Eine neue Disziplin, die "Epigenetik", räumt mit alten Vorstellungen (die uns jahrzehntelang geprägt hat) auf: Gene sind nicht starr, sondern ein Leben lang formbar.
Wir selbst können sie durch den Lebensstil, wie etwa die Ernährung, an- oder ausschalten. Genetisch beeinflusste Krankheiten lassen sich so vorbeugen.
Sogar über das eigene Leben hinaus, bei Kindern und Kindeskindern. Eine Extraportion Vitamin B12, ein bisschen Folsäure, eine Prise Cholin - allesamt Stoffe, die sich in vielen in Apotheken erhältlichen Nahrungsergänzungsmitteln finden. Randy Jirtle von der Duke University im amerikanischen Durham und sein Mitarbeiter Robert Waterland setzten die aufgepeppte Diät dicken, gelben Mäusen vor, die in der Wissenschaft unter dem Namen Agouti-Mäuse laufen. Das Agouti-Gen in ihrem Erbgut ist es, das den Tieren ein gelbes Fell verleiht und sie gefräßig macht. Die Weibchen bekamen das Futter zwei Wochen vor der Paarung und während der Schwangerschaft. Wenn Agouti-Mäuse Nachwuchs bekommen, wird dieser normalerweise ebenso gelb, ebenso fett und ebenso krankheitsanfällig, wie es die Eltern sind. Die Mehrzahl der Nagerkinder in Jirtles Experiment schlug jedoch aus der Art: Sie waren überwiegend schlank und braun. Außerdem fehlte den Sprösslingen die Veranlagung für Krebs und Diabetes. Durch einen subtilen Prozess war das Agouti-Gen abgeschaltet worden. Und das, ohne einen einzigen "Buchstaben" im Erbgut der Nager umzuschreiben.
Schalter, die Gene an- und ausknipsen können.

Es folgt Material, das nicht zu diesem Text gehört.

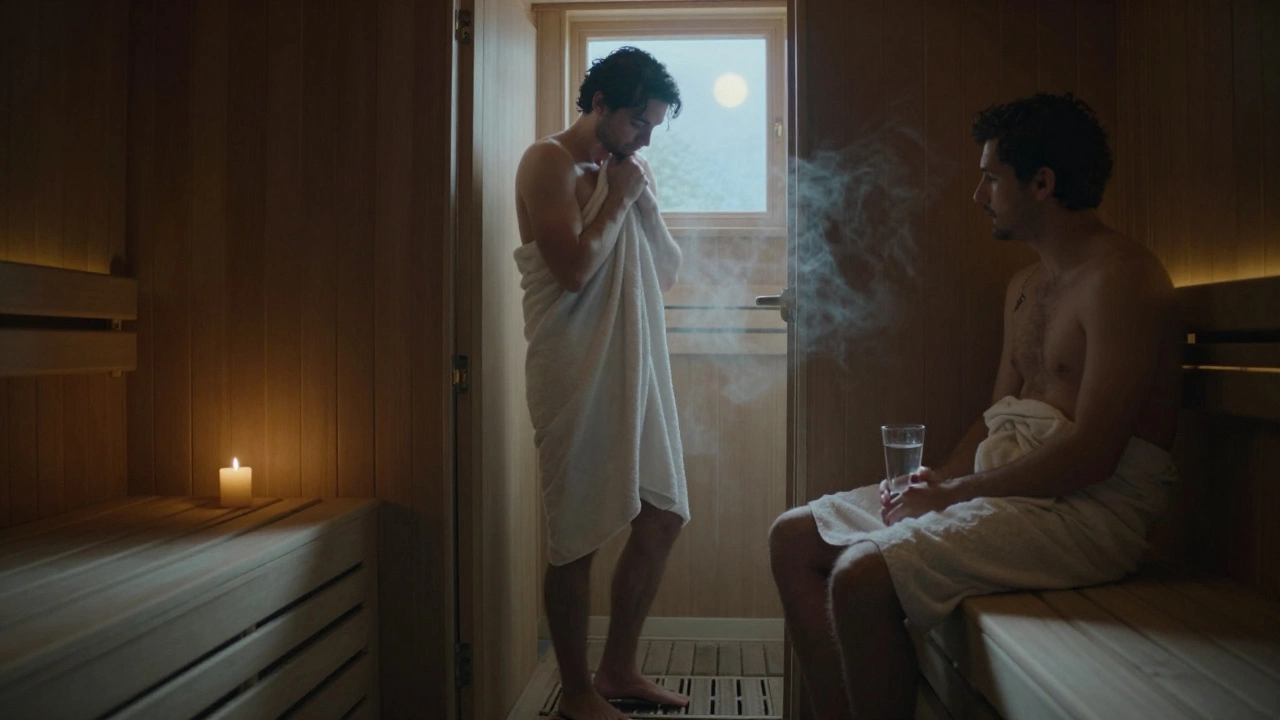 Мужчина после сауны, завернулся в полотенце, сидит в тишине с водой и свечой.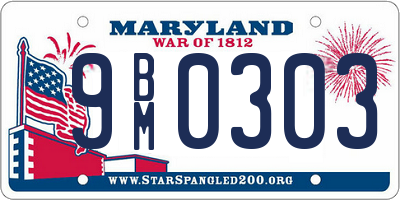 MD license plate 9BM0303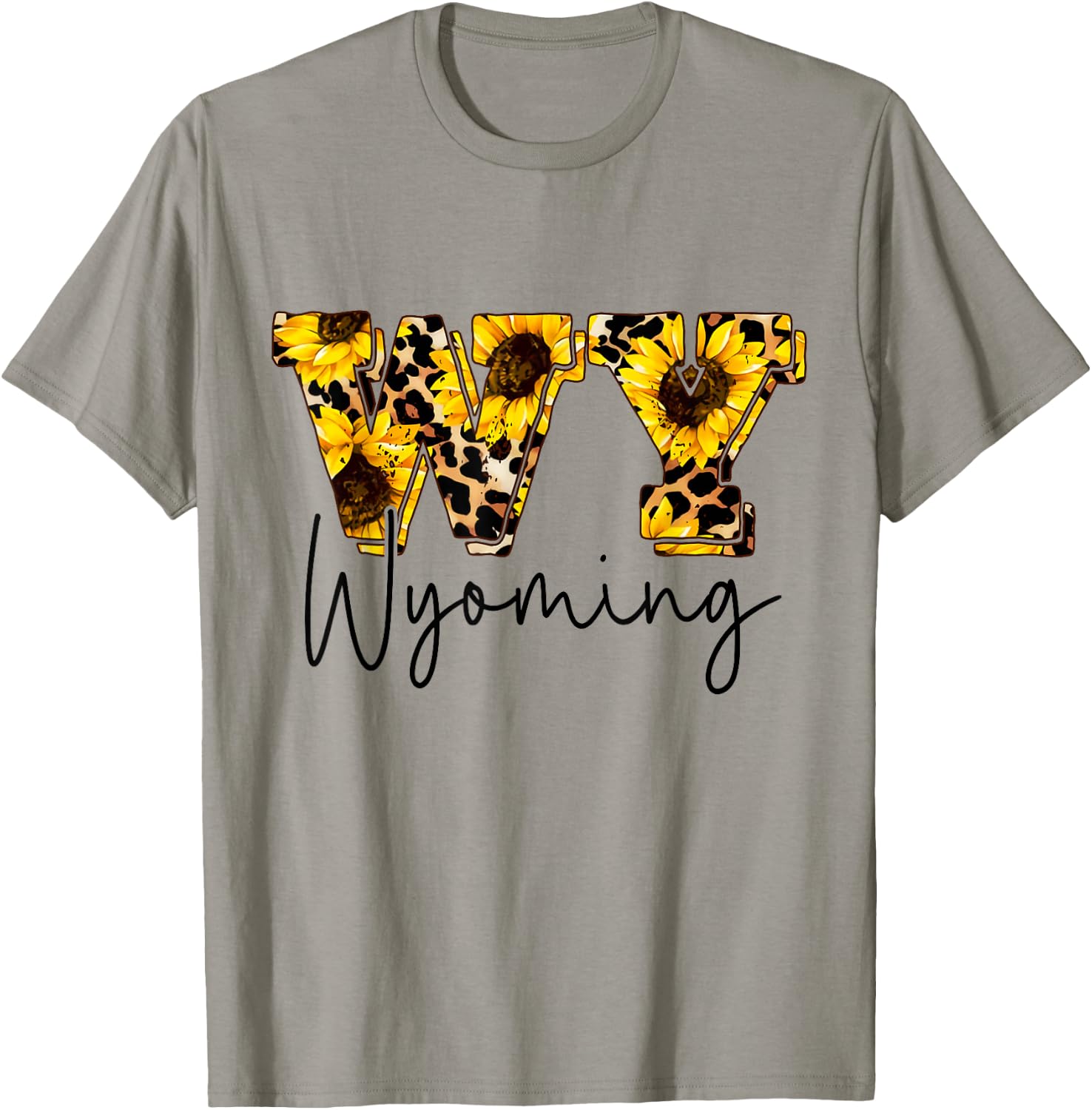 Wyoming Sunflower Leopard Print Gift T-Shirt - T-Shirt | Sand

Heute wird immer klarer, dass das Epigenom für die Entwicklung eines gesunden Organismus ebenso bzw. noch wichtiger ist wie die DNA (die Erbmasse) selbst. Die größte Überraschung bei der epigenetischen Forschung aber ist: Epigenetische Signale werden auch von den Eltern an die Kinder weitergegeben (also Vererbt). Die neuen Entdeckungen erschüttern das bisherige (falsche) Wissen über Genetik und gängige Vorstellungen von Identität. Stellen also infrage, was gemeinhin angenommen wird: dass die DNS unser Aussehen, unsere Persönlichkeit und unsere Krankheitsrisiken bestimmt. Die These "Die Gene sind unser Schicksal" ist bei vielen zur Überzeugung geworden. Solche eindimensionalen Vorstellungen aber sind nun obsolet. Denn selbst wenn Menschen exakt über die gleichen Gene verfügen, unterscheiden sie sich häufig in den Mustern der Genaktivität und damit auch in ihren Eigenschaften. Der epigenetische Code, der unsere DNA kontrolliert, erweist sich als der Mechanismus, mit dem wir uns an äußere und innere Veränderungen anpassen. Die Epigenetik zeigt uns, dass auch kleine Dinge im Leben große Wirkung entfalten können." Werden z.B. Gene, die sonst die Zellteilung kontrollieren abgeschaltet, entwickelt sich Krebs.
Als die Forscher probeweise eine Enzym aus dem dieser Schalter besteht blockierten, wuchs hingegen kein Tumor. Aber auch das Umgekehrte kann passieren: Werden bestimmte Stoffe aus denen die Genschalter bestehen entfernt, wird ein Gen aktiviert. Geschieht dies bei einem DNA-Abschnitt, der normalerweise durch einen Schalter abgeschaltet ist, weil er das Wachstum von Krebszellen fördert, kann dieser Gen-Abschnitt nun seine verheerende Wirkung entfalten. Der enge Zusammenhang zwischen Epigenetik und Tumorwachstum bietet für die Forscher Grund zur Hoffnung. Denn im Gegensatz zu genetischen lassen sich epigenetische Veränderungen im Prinzip ("leicht") rückgängig machen.